I’m kind of surprised they’re pass “this” to SizeEstimator, because it means they’re calc’ing the total size of the collection on every sample, when in theory they should only need to calc the size of the objects added since last time (removes are not supported, at least in the append only map) and then add in the value from the previous sample. Perhaps this is fast enough that it doesn’t matter.

(After pondering, this actually makes sense, because if the collection is backed by, say, an array, and we can’t just say “our new size = last size + 300 new items”, because our underlying array might also have been resized from, say, 500 slots to 1000 slots.)
Given they’re only checking size every 10% jump in growth, if a hugely skewed row snuck in, it may take awhile for Spark to notice and spill to disk.

That said, I did just recent confirmation on the spark-user list that the current assumptions are: a) you do not need a single partition to fit into memory anymore (I believe starting with spark 1.2+) but b) a single row (or key+values for cogroup/joins) must fit into memory.

So, with that in mind, that your key/values should generally fit in memory anyway, it seems unlikely that you’d slip too many of them in before size estimator caught on to what was going on.

The other aspect of this, since a single Spark executor can be executing multiple tasks at once (typically one/core), is the ShuffleMemoryManager, where each thread will try and reserve the memory for it’s in-memory collection from a central pool that defaults to 20% of the total JVM heap.

If there is not enough memory in the pool (because other threads are using it, or the collection is just really big) for it’s collection, then it will spill the collection to disk.

Note that this is kind of an interesting JVM-based approach to memory tracking: unlike C code, which would use explicit malloc and a pool of very explicit chunk/chunks of memory for a collection, in the JVM world, Spark can’t ask for specific chunks and know exactly what thread is using which sections of memory. E.g. the “pool” here is not pointers to the raw bytes themselves, it’s just bookkeeping of “X thread is using ~Y bytes for it’s collection”.

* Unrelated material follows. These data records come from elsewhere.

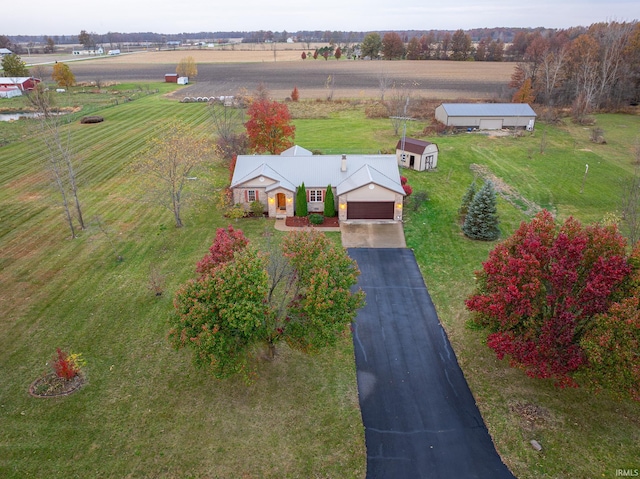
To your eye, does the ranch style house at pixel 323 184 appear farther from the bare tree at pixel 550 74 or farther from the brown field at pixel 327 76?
the brown field at pixel 327 76

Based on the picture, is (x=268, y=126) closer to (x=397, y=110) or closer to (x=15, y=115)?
(x=397, y=110)

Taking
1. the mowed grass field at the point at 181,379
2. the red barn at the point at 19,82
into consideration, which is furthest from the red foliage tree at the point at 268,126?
the red barn at the point at 19,82

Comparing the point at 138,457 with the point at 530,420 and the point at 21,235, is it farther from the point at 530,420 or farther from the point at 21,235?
the point at 21,235

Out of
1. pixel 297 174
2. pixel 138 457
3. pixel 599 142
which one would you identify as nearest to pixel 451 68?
pixel 599 142

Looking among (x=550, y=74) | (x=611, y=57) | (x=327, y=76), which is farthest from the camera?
(x=327, y=76)

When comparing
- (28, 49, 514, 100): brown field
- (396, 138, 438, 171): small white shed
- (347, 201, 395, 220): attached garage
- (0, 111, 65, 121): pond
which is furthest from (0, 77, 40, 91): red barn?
(347, 201, 395, 220): attached garage

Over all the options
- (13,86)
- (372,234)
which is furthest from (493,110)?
(13,86)

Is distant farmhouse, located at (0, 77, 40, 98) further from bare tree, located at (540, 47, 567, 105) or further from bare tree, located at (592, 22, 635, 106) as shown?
bare tree, located at (592, 22, 635, 106)
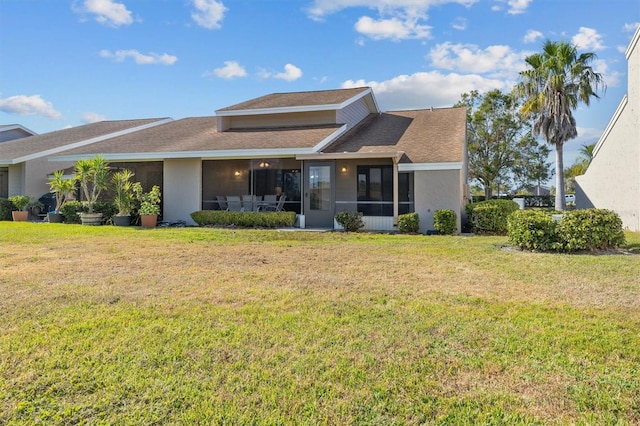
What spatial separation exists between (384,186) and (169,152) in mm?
8492

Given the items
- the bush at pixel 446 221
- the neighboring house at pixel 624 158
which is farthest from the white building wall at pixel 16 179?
the neighboring house at pixel 624 158

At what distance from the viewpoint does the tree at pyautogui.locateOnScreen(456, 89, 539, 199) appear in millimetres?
27203

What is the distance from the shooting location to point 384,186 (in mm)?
14594

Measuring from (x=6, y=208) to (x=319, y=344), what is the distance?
19820mm

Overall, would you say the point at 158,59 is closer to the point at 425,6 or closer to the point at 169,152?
the point at 169,152

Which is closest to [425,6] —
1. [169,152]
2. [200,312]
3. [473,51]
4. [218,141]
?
[473,51]

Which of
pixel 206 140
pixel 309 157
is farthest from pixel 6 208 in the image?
pixel 309 157

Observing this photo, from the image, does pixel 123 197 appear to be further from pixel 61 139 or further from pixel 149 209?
pixel 61 139

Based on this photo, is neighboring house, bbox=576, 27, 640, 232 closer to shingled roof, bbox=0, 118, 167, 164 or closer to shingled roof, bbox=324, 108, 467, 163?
shingled roof, bbox=324, 108, 467, 163

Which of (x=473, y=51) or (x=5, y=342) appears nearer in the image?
(x=5, y=342)

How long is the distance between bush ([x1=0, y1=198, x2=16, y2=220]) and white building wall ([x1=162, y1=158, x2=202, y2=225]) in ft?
25.0

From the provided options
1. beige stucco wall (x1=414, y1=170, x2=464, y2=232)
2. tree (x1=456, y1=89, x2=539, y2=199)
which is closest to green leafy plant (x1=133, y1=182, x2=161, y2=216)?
beige stucco wall (x1=414, y1=170, x2=464, y2=232)

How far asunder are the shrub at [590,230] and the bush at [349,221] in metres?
6.13

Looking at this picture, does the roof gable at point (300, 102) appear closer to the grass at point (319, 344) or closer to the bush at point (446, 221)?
the bush at point (446, 221)
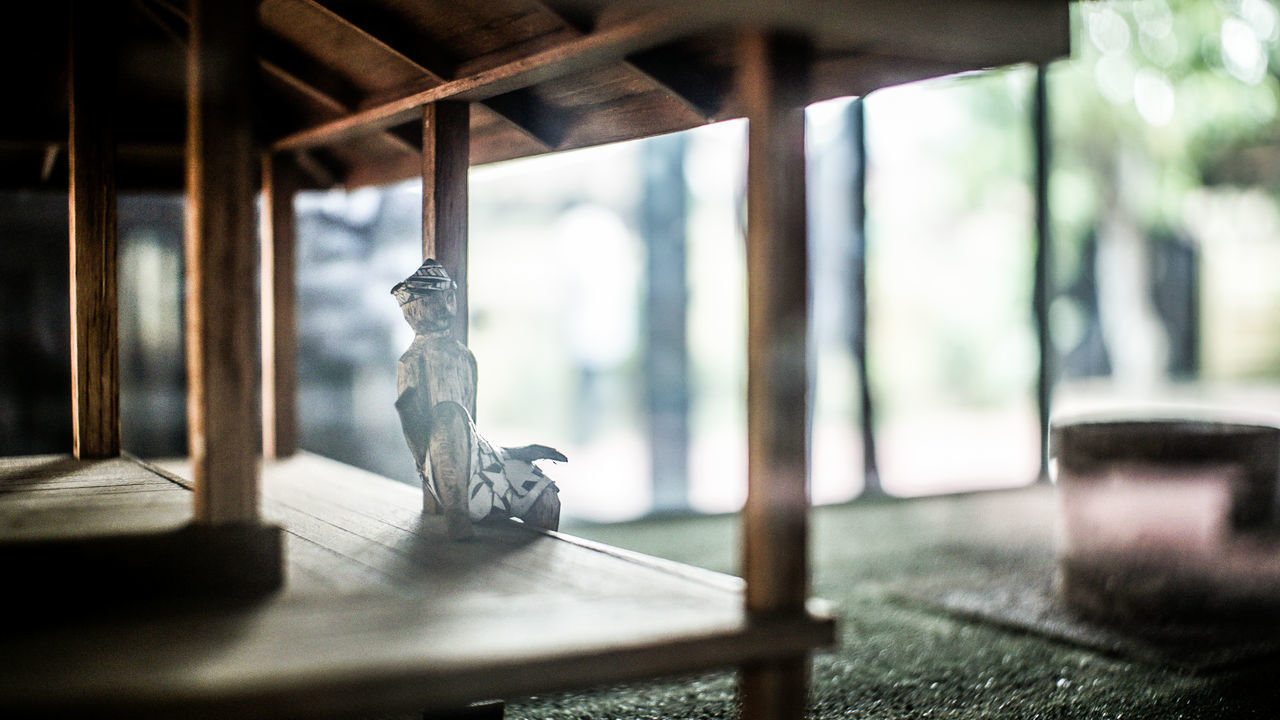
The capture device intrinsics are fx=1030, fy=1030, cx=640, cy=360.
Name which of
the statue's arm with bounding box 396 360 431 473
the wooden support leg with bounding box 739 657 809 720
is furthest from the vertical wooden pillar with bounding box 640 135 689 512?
the wooden support leg with bounding box 739 657 809 720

With this, Spark can track the aggregate affect of total memory usage vs. what’s available, and make data movement (RAM -> disk) decisions based on that, while still deferring to the JVM/GC to allocate/release the actual bytes.

(This line of thinking fairly quickly leads to musing about using off-heap data structures for these collections, given that Spark is in a position to make very deterministic decisions about when/how much to allocate/release the data structures, but that is not yet something I know much about, other than Apache Spark 1.0.0 uses Tachyon for off-heap storage.)